▸ Exercise prompt
Swap every "farthest" in the data below for "most distant" and write all the data out again with nothing else changed. Leave the pictures out of your version.

Records from a spatial question set:
··········
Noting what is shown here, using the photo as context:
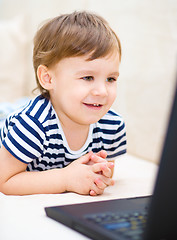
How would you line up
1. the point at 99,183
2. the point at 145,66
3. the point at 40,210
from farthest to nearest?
1. the point at 145,66
2. the point at 99,183
3. the point at 40,210

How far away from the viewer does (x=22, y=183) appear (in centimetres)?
88

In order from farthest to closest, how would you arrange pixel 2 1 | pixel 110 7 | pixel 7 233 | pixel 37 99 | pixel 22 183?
1. pixel 2 1
2. pixel 110 7
3. pixel 37 99
4. pixel 22 183
5. pixel 7 233

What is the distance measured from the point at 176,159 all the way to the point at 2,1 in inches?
90.8

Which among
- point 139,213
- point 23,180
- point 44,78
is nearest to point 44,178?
point 23,180

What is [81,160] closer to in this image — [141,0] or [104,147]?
[104,147]

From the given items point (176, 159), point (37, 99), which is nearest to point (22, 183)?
point (37, 99)

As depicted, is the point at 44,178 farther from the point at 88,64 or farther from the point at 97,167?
the point at 88,64

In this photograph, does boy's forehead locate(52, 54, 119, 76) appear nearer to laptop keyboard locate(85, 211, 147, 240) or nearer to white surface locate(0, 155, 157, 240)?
white surface locate(0, 155, 157, 240)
··········
▸ Response to this exercise
Noting what is shown here, using the photo as context:
How would you line up
1. the point at 99,183
2. the point at 145,66
3. the point at 40,210
from most distant to nearest?
1. the point at 145,66
2. the point at 99,183
3. the point at 40,210

How far away from the viewer does (x=22, y=183) appear (in centimetres)?
88

In order from most distant to closest, how would you arrange pixel 2 1 | pixel 110 7 | pixel 7 233 | pixel 37 99 | pixel 22 183?
1. pixel 2 1
2. pixel 110 7
3. pixel 37 99
4. pixel 22 183
5. pixel 7 233

What is the distance measured from the point at 176,159 all the way to the point at 2,1 in inches?
90.8

Which among
- point 139,213
- point 23,180
- point 44,78
is nearest to point 44,178?
point 23,180

What is [81,160] closer to in this image — [141,0] or [104,147]?
[104,147]

From the given items point (176, 159), point (37, 99), which is nearest to point (22, 183)?
point (37, 99)

As depicted, is the point at 44,178 farther from the point at 88,64 or farther from the point at 97,167?
the point at 88,64

In this photograph, does boy's forehead locate(52, 54, 119, 76) appear nearer to laptop keyboard locate(85, 211, 147, 240) or nearer to white surface locate(0, 155, 157, 240)?
white surface locate(0, 155, 157, 240)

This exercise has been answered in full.